Sina-Thor-7b-Merge: An Experimental DARE Merge
Sina-Thor-7b-Merge is a 7 billion parameter language model developed by Azazelle, built upon the foundational Mistral-7B-v0.1 architecture. This model is an experimental DARE (Dropout-Aware Rank-reduced Ensemble) merge, combining several distinct models to potentially enhance performance and capabilities.
Key Merge Components:
- Base Model: mistralai/Mistral-7B-v0.1
- Merged Models:
- rishiraj/smol-7b (weight: 0.2, density: 0.41)

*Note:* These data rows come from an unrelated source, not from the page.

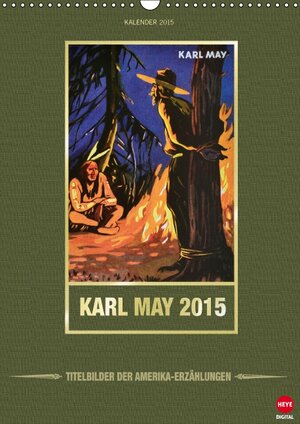 Buchcover Karl May 2015 – Amerika-Erzählungen (Wandkalender 2015 DIN A3 hoch) | Karl May | EAN 9783660962826 | ISBN 3-660-96282-1 | ISBN 978-3-660-96282-6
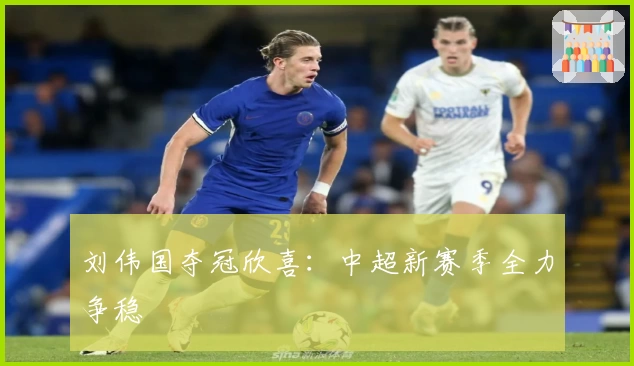 刘伟国夺冠欣喜：中超新赛季全力争稳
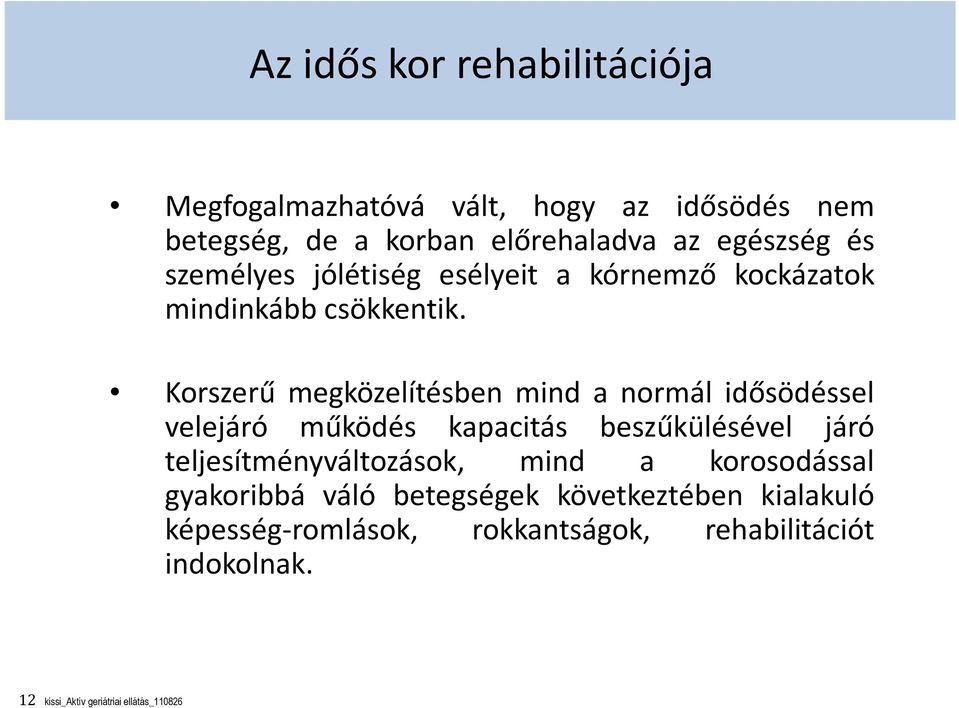 Korszerű megközelítésben mind a normál idősödéssel velejáró működés kapacitás beszűkülésével járó teljesítményváltozások,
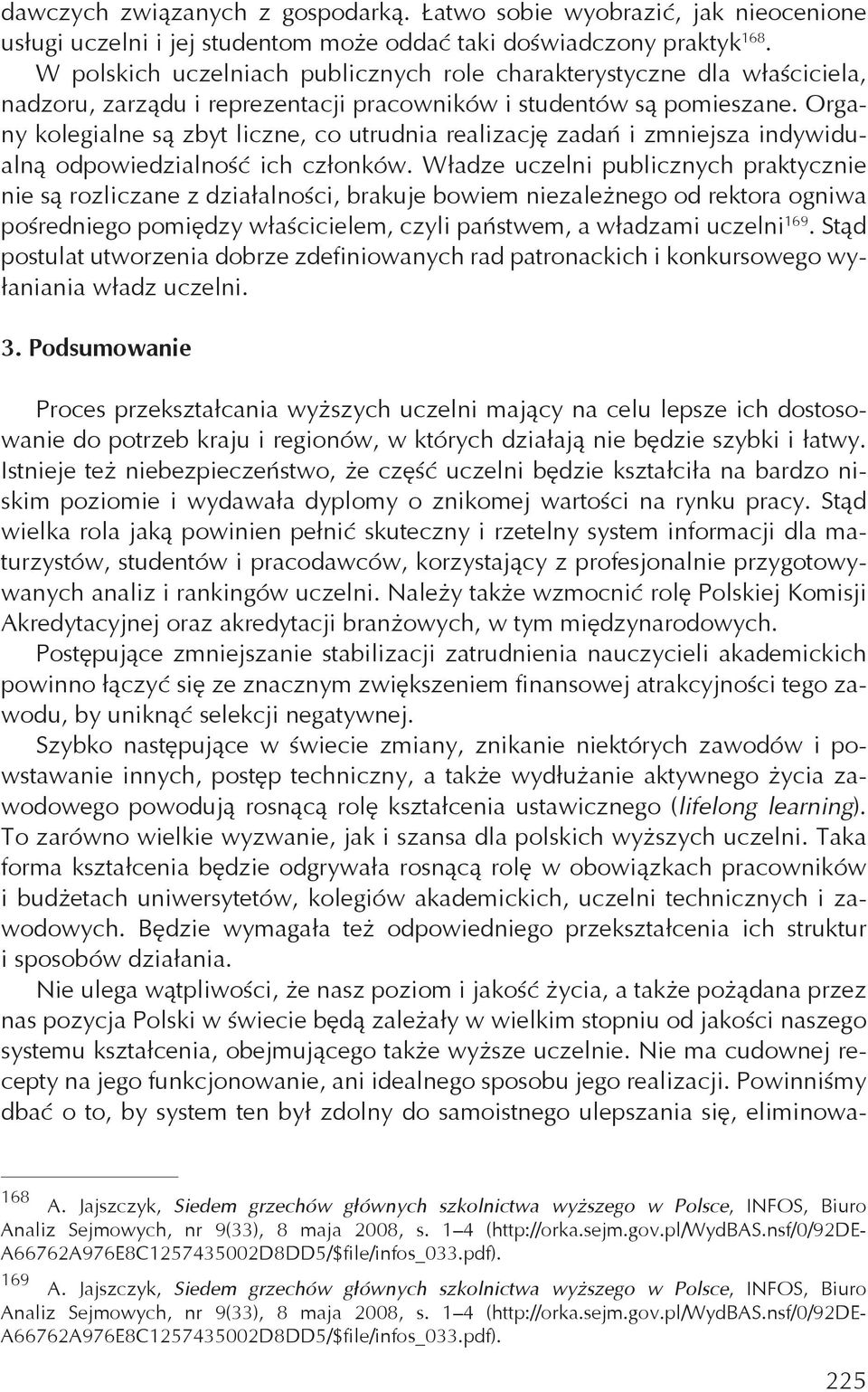 Organy kolegialne s zbyt liczne, co utrudnia realizacj zada i zmniejsza indywidualn odpowiedzialno ich cz onków.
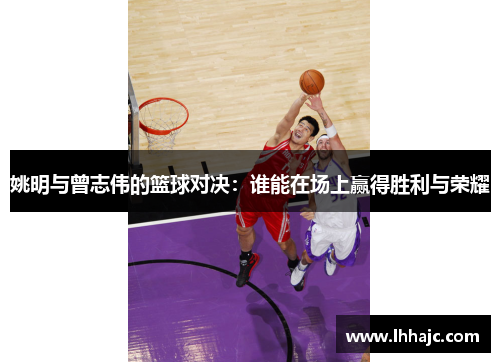姚明与曾志伟的篮球对决：谁能在场上赢得胜利与荣耀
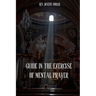 Guide in the Exercise of Mental Prayer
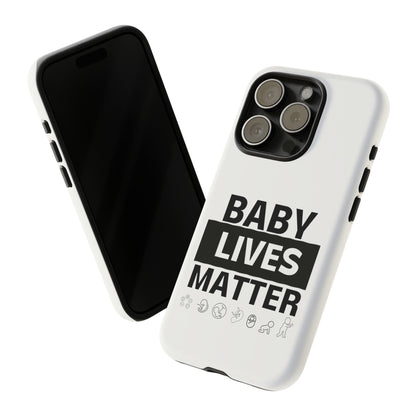 Baby Lives Matter Phone Case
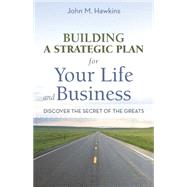 Building a Strategic Plan for Your Life and Business: Discover the Secret of the Greats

- SanjiWatsuki/openchat-3.5-1210-starling-slerp (weight: 0.33, density: 0.54)
- Azazelle/Dumb-Maidlet (weight: 0.53, density: 0.71)
Technical Details:
The merge process utilizes the dare_ties method, incorporating int8_mask for potential efficiency and specifying bfloat16 as the data type. This approach aims to leverage the strengths of each contributing model in a structured, experimental manner.
Good for:
- Experimentation with DARE merges: Ideal for researchers and developers interested in exploring the effects and performance of DARE merging techniques.
- General language generation: Suitable for a variety of text-based tasks, benefiting from the diverse origins of its merged components.
- Building upon Mistral-7B: Offers a modified base for projects that typically use Mistral-7B, potentially providing different response characteristics.